工作內容:
1. 這篇講Hive分區分桶的文件提到了通常採用哪些分區依據？請逐一列出。
2. 請接續講Hive分區分桶的這篇文件，從它最後一句之後往下寫。

---------- 文件

22HIVE的分區分桶——好程序

爲什麼要分區？
隨着系統運行時間增長，表的數據量越來越大，而hive查詢通常是全表掃描，這樣會導致大量不必要的數據掃描，從而大大降低了查詢效率。
從而引進了分區技術，使用分區技術，避免hive全表掃描，提升查詢效率。

分區的技術
PARTITIONED BY (column_name data_type)
1、hive分區是區分大小寫的
2、hive的分區本質是在表目錄下創建分區目錄，但是該分區字段是一個僞列，不真實存在於數據中。age=19
3、一張表中可以有一個或多個分區，分區下面也可以有一個或者多個分區。

如何分區？
根據業務需求，通常採用年、月、日、地區等。

分區的意義
可以讓用戶在做數據統計時縮小數據掃描的範圍，因爲可以在select時指定分區條件

創建一層分區

create table if not exists part1(
uid int,
uname string,
uage int
)
PARTITIONED BY (country string)
row format delimited 
fields terminated by ','
;

分區表的數據導入方式：part1表名然後指定分區partition(country='china'); 分區目錄

將文件從哪裏上傳到哪個表裏面，然後指定分區

load data local inpath '/hivedata/stu1.txt' into table part1 partition(country='china');

load data local inpath '/hivedata/stu_japan.txt' into table part1 partition(country='japan');

load data local inpath '/hivedata/stu1.txt' into table part1 partition(COUNTRY='CHINA');

做分區一定要帶條件查詢（內容是區分大小寫的）

字段等於分區的內容

創建二級分區：
create table if not exists part2(
uid int,
uname string,
uage int
)
PARTITIONED BY (year string,month string)

--------------------
---------- 展示資料

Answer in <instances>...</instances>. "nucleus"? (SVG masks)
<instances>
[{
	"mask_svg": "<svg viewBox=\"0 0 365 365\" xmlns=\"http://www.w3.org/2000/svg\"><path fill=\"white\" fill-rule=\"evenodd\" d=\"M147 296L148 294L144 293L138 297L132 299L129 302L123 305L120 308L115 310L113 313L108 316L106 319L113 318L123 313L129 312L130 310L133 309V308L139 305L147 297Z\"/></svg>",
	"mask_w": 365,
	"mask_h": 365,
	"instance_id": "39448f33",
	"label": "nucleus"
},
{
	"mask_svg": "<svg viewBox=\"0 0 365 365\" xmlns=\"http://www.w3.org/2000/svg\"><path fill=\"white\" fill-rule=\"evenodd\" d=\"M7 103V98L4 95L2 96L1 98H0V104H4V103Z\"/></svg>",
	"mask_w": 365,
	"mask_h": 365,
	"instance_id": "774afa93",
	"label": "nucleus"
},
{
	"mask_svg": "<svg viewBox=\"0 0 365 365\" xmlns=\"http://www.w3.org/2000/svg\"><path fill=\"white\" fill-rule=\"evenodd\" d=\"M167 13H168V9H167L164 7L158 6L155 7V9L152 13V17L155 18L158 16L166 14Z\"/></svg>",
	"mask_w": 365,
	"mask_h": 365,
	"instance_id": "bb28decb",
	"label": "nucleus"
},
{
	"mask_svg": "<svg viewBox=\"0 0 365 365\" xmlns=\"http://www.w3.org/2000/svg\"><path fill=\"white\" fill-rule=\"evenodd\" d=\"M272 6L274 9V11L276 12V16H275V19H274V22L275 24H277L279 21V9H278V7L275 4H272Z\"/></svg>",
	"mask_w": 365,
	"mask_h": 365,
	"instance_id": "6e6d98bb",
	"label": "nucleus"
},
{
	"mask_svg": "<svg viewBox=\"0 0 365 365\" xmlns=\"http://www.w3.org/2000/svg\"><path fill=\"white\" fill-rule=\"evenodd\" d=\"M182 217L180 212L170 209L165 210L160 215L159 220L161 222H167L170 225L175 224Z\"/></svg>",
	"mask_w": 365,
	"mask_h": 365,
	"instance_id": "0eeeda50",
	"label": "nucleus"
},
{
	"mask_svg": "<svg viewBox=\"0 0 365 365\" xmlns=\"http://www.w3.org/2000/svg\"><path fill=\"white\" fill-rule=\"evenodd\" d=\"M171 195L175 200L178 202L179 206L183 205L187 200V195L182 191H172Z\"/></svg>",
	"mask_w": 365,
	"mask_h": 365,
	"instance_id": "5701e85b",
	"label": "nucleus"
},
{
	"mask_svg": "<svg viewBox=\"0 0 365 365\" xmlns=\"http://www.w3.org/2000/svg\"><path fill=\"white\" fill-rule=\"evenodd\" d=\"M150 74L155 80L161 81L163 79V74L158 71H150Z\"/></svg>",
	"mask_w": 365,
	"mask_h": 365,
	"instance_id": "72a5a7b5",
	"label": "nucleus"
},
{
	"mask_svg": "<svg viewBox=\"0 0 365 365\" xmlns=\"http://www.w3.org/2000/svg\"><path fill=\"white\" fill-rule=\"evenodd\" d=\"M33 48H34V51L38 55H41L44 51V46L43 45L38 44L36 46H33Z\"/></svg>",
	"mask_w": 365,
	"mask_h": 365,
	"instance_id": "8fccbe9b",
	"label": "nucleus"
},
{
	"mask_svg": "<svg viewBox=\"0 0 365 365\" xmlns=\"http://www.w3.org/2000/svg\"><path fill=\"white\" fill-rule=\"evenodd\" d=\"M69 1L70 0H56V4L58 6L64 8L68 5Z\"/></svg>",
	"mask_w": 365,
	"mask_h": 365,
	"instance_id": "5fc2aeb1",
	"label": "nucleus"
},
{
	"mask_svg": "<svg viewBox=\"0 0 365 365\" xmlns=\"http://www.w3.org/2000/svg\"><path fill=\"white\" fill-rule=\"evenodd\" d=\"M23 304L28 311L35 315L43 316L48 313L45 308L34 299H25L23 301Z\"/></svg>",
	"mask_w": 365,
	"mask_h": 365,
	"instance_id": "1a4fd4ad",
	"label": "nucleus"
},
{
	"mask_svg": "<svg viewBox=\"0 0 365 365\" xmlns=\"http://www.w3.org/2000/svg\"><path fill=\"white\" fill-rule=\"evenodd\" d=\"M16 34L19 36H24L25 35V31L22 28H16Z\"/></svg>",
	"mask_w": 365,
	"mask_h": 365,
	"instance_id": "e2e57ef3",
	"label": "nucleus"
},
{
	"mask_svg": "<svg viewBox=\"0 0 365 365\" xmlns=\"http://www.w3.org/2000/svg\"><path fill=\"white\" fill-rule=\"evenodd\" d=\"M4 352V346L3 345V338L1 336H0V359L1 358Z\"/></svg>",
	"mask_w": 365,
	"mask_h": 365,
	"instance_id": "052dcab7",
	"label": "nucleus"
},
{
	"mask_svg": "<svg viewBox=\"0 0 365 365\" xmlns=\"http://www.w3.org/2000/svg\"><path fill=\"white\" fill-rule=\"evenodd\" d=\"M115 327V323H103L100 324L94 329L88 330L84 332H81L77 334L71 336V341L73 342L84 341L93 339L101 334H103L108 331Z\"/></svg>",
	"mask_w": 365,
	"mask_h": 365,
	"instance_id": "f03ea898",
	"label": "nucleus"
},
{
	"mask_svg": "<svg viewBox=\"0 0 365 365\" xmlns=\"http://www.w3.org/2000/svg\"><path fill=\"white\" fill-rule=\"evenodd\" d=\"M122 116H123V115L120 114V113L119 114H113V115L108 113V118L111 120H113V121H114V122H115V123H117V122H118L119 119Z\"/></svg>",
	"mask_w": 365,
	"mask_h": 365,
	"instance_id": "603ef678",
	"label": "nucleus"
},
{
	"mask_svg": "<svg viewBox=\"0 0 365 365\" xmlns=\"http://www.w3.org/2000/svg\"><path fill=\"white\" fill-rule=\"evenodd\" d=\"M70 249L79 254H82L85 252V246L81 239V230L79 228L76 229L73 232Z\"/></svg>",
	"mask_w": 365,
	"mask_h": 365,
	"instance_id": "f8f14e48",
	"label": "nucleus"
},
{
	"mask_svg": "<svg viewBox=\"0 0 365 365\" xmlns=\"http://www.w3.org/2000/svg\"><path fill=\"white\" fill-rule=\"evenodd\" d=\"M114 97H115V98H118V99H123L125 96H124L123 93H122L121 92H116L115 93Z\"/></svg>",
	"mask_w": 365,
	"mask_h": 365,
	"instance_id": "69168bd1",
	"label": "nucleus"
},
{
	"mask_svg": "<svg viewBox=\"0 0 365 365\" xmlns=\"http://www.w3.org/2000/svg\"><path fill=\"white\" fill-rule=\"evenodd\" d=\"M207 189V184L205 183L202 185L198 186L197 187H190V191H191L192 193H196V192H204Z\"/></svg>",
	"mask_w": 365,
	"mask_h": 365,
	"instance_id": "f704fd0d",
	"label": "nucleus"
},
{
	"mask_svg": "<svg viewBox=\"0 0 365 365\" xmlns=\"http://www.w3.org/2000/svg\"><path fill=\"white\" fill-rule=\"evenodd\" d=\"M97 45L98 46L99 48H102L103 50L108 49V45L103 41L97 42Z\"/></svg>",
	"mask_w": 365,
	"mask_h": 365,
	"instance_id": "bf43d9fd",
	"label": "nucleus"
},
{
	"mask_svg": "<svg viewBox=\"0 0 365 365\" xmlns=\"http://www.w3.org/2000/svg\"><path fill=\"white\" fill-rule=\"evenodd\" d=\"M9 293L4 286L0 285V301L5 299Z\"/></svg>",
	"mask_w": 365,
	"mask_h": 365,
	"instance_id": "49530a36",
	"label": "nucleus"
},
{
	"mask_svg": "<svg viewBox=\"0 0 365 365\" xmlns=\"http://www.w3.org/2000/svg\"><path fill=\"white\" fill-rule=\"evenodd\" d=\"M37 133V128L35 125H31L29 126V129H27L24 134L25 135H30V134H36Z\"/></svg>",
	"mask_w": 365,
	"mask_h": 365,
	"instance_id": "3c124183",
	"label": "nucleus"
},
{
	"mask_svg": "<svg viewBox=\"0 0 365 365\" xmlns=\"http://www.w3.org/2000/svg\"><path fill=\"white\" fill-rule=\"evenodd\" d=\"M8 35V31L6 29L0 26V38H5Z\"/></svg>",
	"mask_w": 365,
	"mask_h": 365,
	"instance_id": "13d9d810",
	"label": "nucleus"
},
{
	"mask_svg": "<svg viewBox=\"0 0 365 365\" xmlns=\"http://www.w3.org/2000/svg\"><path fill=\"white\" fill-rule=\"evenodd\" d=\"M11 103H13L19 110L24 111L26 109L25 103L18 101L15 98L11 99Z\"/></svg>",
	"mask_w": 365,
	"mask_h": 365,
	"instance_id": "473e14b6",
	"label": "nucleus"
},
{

--------------------

各題答案:
1. 年、月、日、地區

2.
row format delimited
fields terminated by ','
;

加載數據：
load data local inpath '/hivedata/stu1.txt' into table part2 partition(year='2019',month='07');
load data local inpath '/hivedata/stu_japan.txt' into table part2 partition(year='2019',month=08);
load data local inpath '/hivedata/stu1.txt' into table part2 partition(year='2018',month='07');

load data local inpath '/hivedata/stu1.txt' into table part2 partition(year='2019',month='09');
load data local inpath '/hivedata/stu1.txt' into table part2 partition(year='2019',month='06');

創建三級分區：
create table if not exists part3(
uid int,
uname string,
uage int
)
PARTITIONED BY (year string,month string,day string)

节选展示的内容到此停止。